> _What is asked_
Quote the material below word for word, leaving out the pictures.

> _Questions about scenes shown in images_
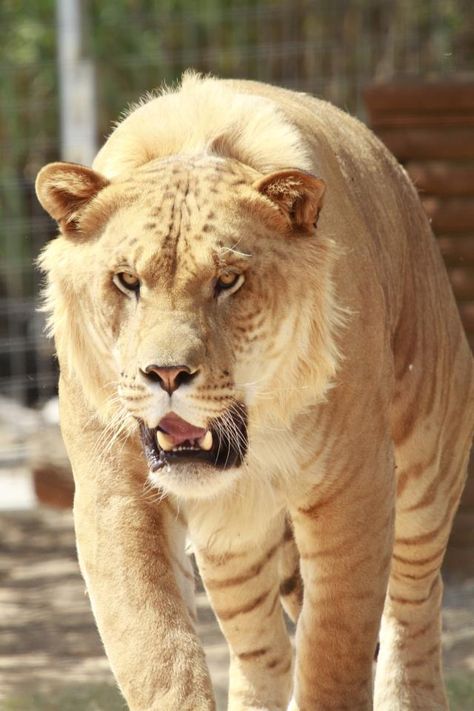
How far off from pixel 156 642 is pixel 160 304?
0.64 meters

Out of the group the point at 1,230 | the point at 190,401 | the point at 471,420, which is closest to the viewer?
the point at 190,401

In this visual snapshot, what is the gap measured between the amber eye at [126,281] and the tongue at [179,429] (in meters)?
0.25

> _Answer to this task_
How far off from pixel 156 642 is pixel 160 304?
0.64 meters

Out of the group the point at 1,230 | the point at 190,401 | the point at 471,420, which is closest to the viewer?
the point at 190,401

In this visual snapshot, what is the gap measured between the amber eye at [126,281] and the tongue at [179,429] (in meters)?
0.25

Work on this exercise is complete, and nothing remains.